HRFormer: High-Resolution Transformer for Dense Prediction
This work addresses efficiency issues in dense prediction for computer vision researchers, offering incremental improvements over existing transformer methods.
The paper tackles the problem of high memory and computational cost in Vision Transformers for dense prediction tasks by proposing HRFormer, which learns high-resolution representations and achieves improved efficiency. It demonstrates effectiveness by outperforming Swin transformer by 1.3 AP on COCO pose estimation with 50% fewer parameters and 30% fewer FLOPs.
We present a High-Resolution Transformer (HRFormer) that learns high-resolution representations for dense prediction tasks, in contrast to the original Vision Transformer that produces low-resolution representations and has high memory and computational cost.
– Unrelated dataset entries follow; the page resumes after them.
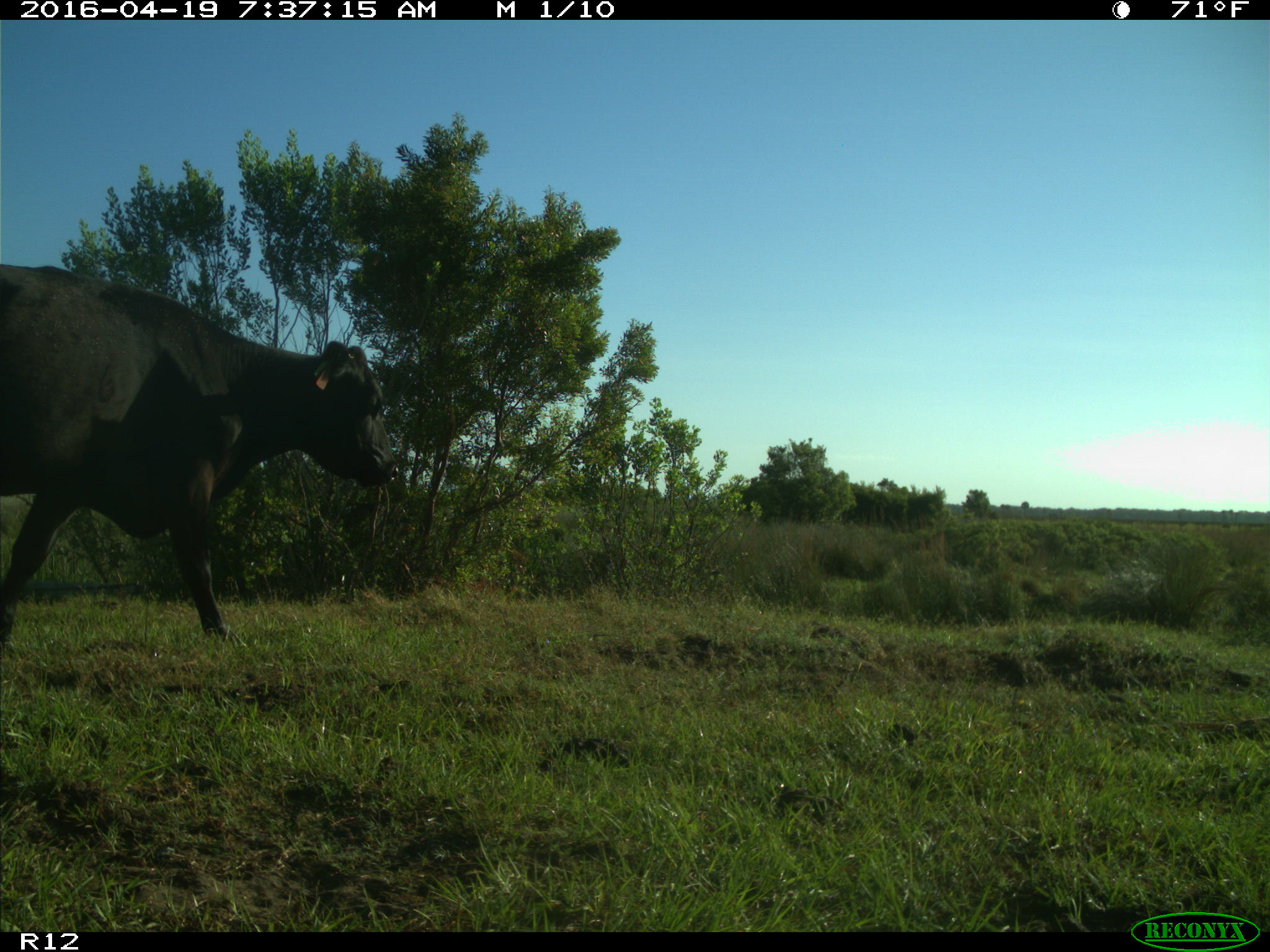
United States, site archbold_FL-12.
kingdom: Animalia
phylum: Chordata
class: Mammalia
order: Artiodactyla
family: Bovidae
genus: Bos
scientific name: Bos taurus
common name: domestic cow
Bos taurus (domestic cow).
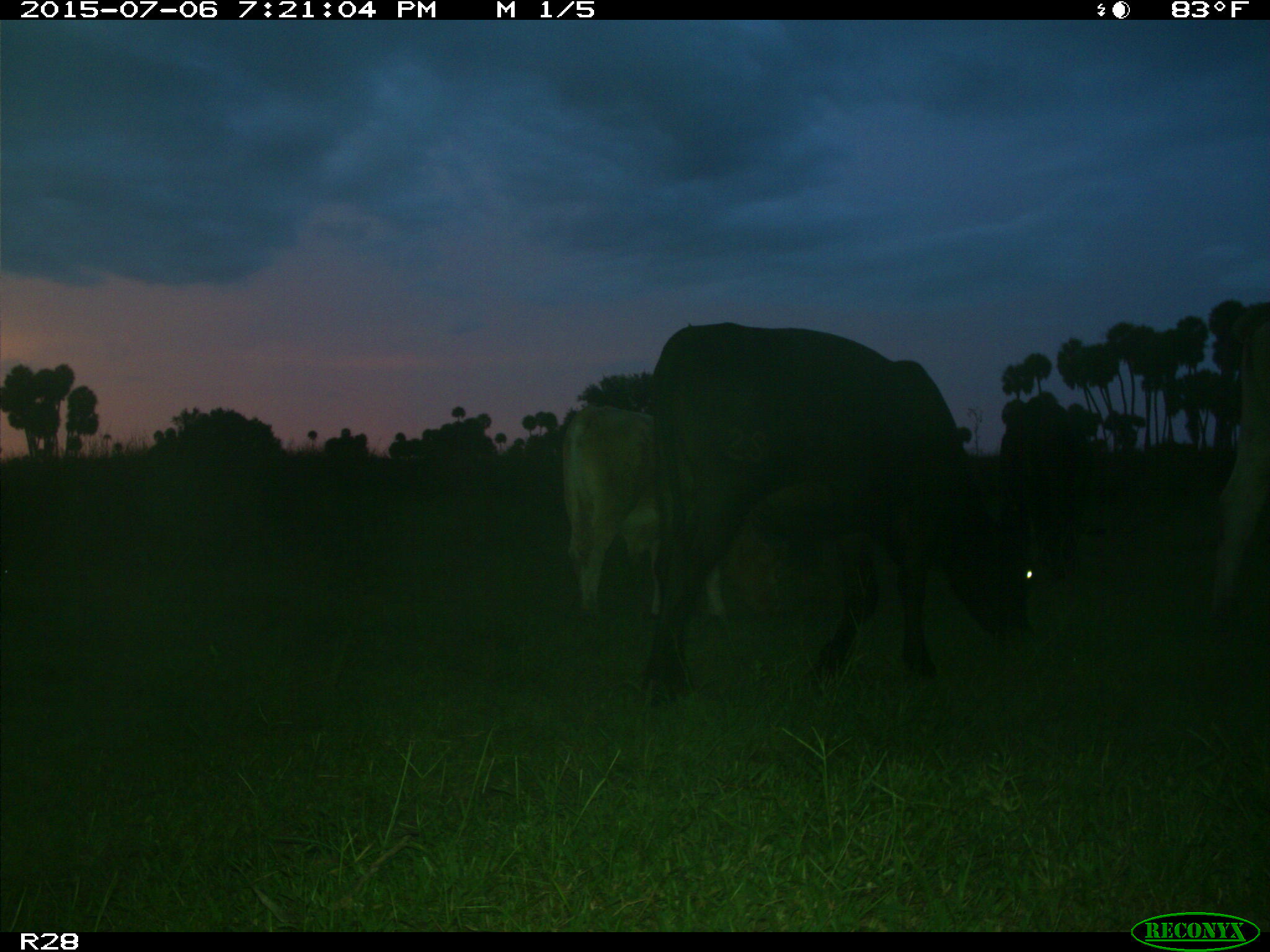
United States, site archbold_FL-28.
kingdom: Animalia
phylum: Chordata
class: Mammalia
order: Artiodactyla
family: Bovidae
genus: Bos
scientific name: Bos taurus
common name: domestic cow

We take advantage of the multi-resolution parallel design introduced in high-resolution convolutional networks (HRNet), along with local-window self-attention that performs self-attention over small non-overlapping image windows, for improving the memory and computation efficiency. In addition, we introduce a convolution into the FFN to exchange information across the disconnected image windows. We demonstrate the effectiveness of the High-Resolution Transformer on both human pose estimation and semantic segmentation tasks, e.g., HRFormer outperforms Swin transformer by $1.3$ AP on COCO pose estimation with $50\%$ fewer parameters and $30\%$ fewer FLOPs. Code is available at: https://github.com/HRNet/HRFormer.